• To-do list
1. Answer these questions from the PRO14 article:
(a) What was the competition called in its plain-old form?
(b) With how many teams does the new PRO14 season begin?
(c) Which four South African franchises would arrive with the PRO16?
2. Write a continuation of the PRO14 article, starting after its last sentence.

• Text
--------------------------------------------------
The PRO14 is flawed but what other option do Ireland's provinces have?

The arrival of a new PRO14 season could hardly be more low key but despite its many faults, Ireland’s four provinces are dependent on it.

IT IS EASY to mock the PRO14, given how it has changed its name more often than Billy the Kid. Remember when it was just the plain-old Celtic League? Or when it reinvented itself as the Rabo Direct before the Magners League and PRO12 joined ‘work-ons’ and ‘learnings’ in the rugby lexicon?

Well, this evening a new season of PRO14 rugby begins …. albeit with just 12 teams.

That could change after Christmas, depending on the situation with green lists and travel restrictions in and out of South Africa where the Southern Kings and Cheetahs are based. Then again, there is the possibility it may just go to 13, due to the fact the Kings are in administration. In any case, it has been a while since we last had a rebrand and sure enough, we should get another one at some point in 2021 with the launch of the all-singing, all-dancing PRO16.

That particular idea – to facilitate the arrival of South Africa’s leading four franchises from Super Rugby, the Bulls, Sharks, Lions and Stormers, has already had a mixed response. Some, such as Keith Wood, think it is a bad idea; others, including Gordon D’Arcy, consider it a terrible one.

Yet what are the alternatives? Way back in January 2016, the late Munster chief executive, Garrett Fitzgerald, was talking up the possibility of a British and Irish League, something we’ve heard on and off for the guts of 20 years. It still hasn’t happened and at this stage you have to doubt if it ever will.

That leaves one show in town, unless you want to leap into a time machine and go back to the first years of this century when Ireland’s four teams were rationed to inter-pros and the All-Ireland league, leaving Munster to scramble around for a meaningful friendly just before the knock-out stages of the Heineken Cup got under way.

Well they won’t have that worry anymore. The arrival of the Sharks, Bulls, Stormers and Lions will certainly add meaning to a competition that was threatening to become the rugby equivalent of the GAA’s Leinster football championship.
--------------------------------------------------
[Records of spatial reasoning questions]
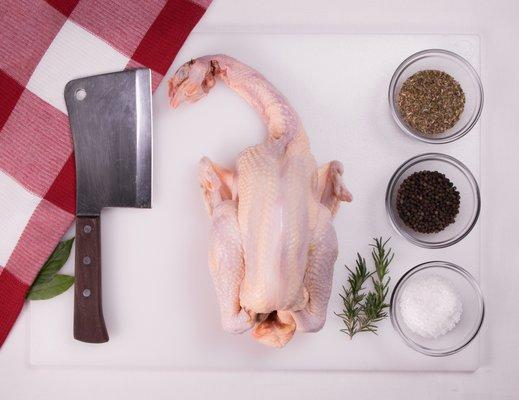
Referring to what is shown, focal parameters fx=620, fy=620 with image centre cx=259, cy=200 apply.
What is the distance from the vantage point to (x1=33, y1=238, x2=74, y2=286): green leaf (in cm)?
141

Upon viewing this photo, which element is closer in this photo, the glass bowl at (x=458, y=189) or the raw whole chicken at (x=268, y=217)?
the raw whole chicken at (x=268, y=217)

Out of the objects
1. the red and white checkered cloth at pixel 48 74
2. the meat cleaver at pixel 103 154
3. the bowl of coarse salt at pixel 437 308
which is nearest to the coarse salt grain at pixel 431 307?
the bowl of coarse salt at pixel 437 308

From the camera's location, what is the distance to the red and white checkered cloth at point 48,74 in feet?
4.58

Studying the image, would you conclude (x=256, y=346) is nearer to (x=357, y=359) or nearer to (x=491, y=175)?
(x=357, y=359)

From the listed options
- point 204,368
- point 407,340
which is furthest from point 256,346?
point 407,340

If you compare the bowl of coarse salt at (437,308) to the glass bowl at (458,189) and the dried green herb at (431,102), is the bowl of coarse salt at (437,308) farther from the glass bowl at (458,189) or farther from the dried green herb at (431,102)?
the dried green herb at (431,102)

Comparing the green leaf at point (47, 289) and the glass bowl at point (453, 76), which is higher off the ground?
the glass bowl at point (453, 76)

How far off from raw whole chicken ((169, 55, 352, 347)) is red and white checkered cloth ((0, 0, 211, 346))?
143 millimetres

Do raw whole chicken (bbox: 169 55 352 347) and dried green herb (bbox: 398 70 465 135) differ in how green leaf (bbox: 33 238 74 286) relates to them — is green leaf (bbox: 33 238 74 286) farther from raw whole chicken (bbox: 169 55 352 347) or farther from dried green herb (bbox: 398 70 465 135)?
dried green herb (bbox: 398 70 465 135)

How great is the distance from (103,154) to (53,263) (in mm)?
279

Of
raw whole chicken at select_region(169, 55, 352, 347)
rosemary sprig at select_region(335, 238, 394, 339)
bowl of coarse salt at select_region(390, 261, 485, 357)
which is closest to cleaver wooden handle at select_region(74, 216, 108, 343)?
raw whole chicken at select_region(169, 55, 352, 347)

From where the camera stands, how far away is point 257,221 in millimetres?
1202

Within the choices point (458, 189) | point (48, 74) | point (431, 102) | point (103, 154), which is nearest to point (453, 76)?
point (431, 102)

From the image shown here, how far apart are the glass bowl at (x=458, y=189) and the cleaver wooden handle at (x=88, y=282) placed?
25.7 inches
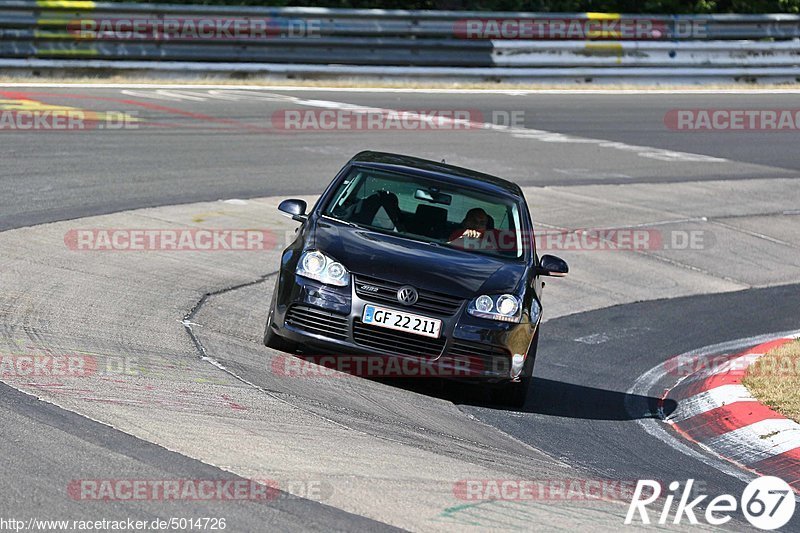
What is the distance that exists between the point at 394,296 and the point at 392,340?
0.28 meters

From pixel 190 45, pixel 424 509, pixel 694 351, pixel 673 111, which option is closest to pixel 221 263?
pixel 694 351

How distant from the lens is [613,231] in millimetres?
15180

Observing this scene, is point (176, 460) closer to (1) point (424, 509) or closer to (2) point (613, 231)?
(1) point (424, 509)

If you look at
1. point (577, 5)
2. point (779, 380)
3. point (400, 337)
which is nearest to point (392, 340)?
point (400, 337)

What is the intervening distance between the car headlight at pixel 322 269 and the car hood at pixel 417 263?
0.16 ft

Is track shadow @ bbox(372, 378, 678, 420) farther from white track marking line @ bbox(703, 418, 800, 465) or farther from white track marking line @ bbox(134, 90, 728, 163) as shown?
white track marking line @ bbox(134, 90, 728, 163)

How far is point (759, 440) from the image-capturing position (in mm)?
8258

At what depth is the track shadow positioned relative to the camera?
28.5ft

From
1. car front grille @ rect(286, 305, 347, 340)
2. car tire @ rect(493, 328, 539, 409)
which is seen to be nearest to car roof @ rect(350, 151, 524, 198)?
car tire @ rect(493, 328, 539, 409)

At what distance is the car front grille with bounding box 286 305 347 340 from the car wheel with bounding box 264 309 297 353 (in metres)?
0.30

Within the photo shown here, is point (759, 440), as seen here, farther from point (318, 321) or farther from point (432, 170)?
point (432, 170)

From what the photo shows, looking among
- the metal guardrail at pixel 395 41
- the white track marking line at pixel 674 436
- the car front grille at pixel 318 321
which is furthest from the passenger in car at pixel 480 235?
the metal guardrail at pixel 395 41

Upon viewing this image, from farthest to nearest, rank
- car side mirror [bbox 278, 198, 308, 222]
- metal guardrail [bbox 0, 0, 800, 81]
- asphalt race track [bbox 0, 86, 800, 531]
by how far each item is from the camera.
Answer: metal guardrail [bbox 0, 0, 800, 81] → car side mirror [bbox 278, 198, 308, 222] → asphalt race track [bbox 0, 86, 800, 531]

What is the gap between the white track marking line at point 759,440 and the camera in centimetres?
802
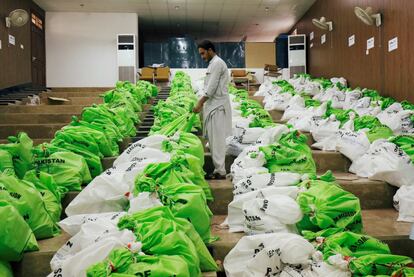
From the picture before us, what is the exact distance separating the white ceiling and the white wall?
0.32 meters

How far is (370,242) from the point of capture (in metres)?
2.07

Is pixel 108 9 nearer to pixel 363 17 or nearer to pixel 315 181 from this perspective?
pixel 363 17

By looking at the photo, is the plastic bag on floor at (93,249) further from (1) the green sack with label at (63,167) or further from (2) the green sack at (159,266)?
(1) the green sack with label at (63,167)

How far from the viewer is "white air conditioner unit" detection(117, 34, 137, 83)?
1173 centimetres

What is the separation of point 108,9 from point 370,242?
1085 centimetres

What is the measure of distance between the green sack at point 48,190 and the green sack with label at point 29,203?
14 cm

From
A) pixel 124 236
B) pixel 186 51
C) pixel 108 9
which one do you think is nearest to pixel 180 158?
pixel 124 236

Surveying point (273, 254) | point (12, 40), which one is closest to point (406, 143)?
point (273, 254)

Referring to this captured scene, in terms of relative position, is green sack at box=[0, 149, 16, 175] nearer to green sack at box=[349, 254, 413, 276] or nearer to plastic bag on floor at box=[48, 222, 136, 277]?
plastic bag on floor at box=[48, 222, 136, 277]

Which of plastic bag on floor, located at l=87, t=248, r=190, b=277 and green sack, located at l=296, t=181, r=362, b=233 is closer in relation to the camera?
plastic bag on floor, located at l=87, t=248, r=190, b=277

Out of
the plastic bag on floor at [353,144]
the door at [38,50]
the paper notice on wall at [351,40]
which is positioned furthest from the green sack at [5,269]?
the door at [38,50]

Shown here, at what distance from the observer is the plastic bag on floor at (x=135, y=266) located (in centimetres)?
150

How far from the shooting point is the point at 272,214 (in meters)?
2.41

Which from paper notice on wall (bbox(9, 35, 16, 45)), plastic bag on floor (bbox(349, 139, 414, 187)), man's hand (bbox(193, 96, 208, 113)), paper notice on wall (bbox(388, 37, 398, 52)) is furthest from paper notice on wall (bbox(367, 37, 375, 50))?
paper notice on wall (bbox(9, 35, 16, 45))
--------------------------------------------------
• Replies
1.
(a) The Celtic League.
(b) 12 teams.
(c) The Bulls, Sharks, Lions and Stormers.

2.
super-rugby-rebels-stormers The Stormers are on their way from Super Rugby to the PRO14. AAP / PA Images AAP / PA Images / PA Images

The trouble with that little analogy is that the Dublin Gaelic footballers have had little trouble recently in transforming provincial dominance into All-Ireland title wins whereas Leinster have gradually gone backwards in the Champions Cup, from winning it in 2018, to losing last year’s final and then going down in this year’s quarter-finals.

Accordingly, the much-maligned PRO14 got the blame for Leinster’s narrow defeat to Saracens. Maybe that was the case. Maybe the testing centre in their domestic league wasn’t rigorous enough to prepare Leinster for the questions Saracens would ask. Or maybe Johnny Sexton and Cian Healy aren’t as good as they used to be. And perhaps Andrew Porter isn’t as good as he may yet become.

Quite possibly it was Leo Cullen and Stuart Lancaster’s fault for picking the wrong team or failing to impose their game-plan on Saracens. Or, horror of horrors, maybe too many people have over-analysed one particular result. “Look, when you come up against the best teams, you have to make sure you get a lot right on the day,” said Cullen yesterday. “And if we are being very truthful here, then the fact is that we didn’t do that against a Saracens side who had a number of players who featured in the World Cup final.”

A spin doctor would have advised Cullen to keep quiet, not admit his mistakes and allow someone, or something else to take the blame for that harrowing defeat. Yet he was better off saying it like it is.

The PRO14 is certainly flawed and some of the teams in it do nothing for the competition’s image. You only have to look at the contribution of the Kings – four wins from 55 matches, with a points differential of minus 901 in their three seasons – to realise the league does not have serious depth. Yet being a PRO14 team didn’t do Leinster any harm in 2018 or even last year as they navigated their way to a European final.

conor-obrien-with-ruaan-lerm Leinster's Conor O'Brien sees off the challenge of Ruaan Lerm of the Kings. Tommy Dickson / INPHO Tommy Dickson / INPHO / INPHO

Nor has it proven to be inadequate preparation for Ulster or Munster’s European campaigns. The two Irish provinces have each reached the knock-out stages of the Champions Cup on six occasions in the last 10 years – a record bettered just by Leinster, Saracens and Toulon.

History, however, is written by the winners not the beaten quarter-finalists – so when Leinster come up shy against Sarries, and when Ulster got a pummelling in Toulouse 24 hours later – questions, rightly, were asked.

It shouldn’t just be Irish clubs who are answering them, though, because for some time Welsh players have impersonated Superman when they wear a red shirt and Clark Kent when they pull on their club jersey. Once the Ospreys were an ornament on the Pro14’s mantelpiece – last season they won just twice in the league.

“I’d be concerned about the Welsh clubs from the long-term aspect of this competition,” said Michael Swift, the former Connacht stalwart, earlier today. “Given their location, their proximity to Bristol, Bath, Gloucester, you can see why they would find those games a more attractive proposition.”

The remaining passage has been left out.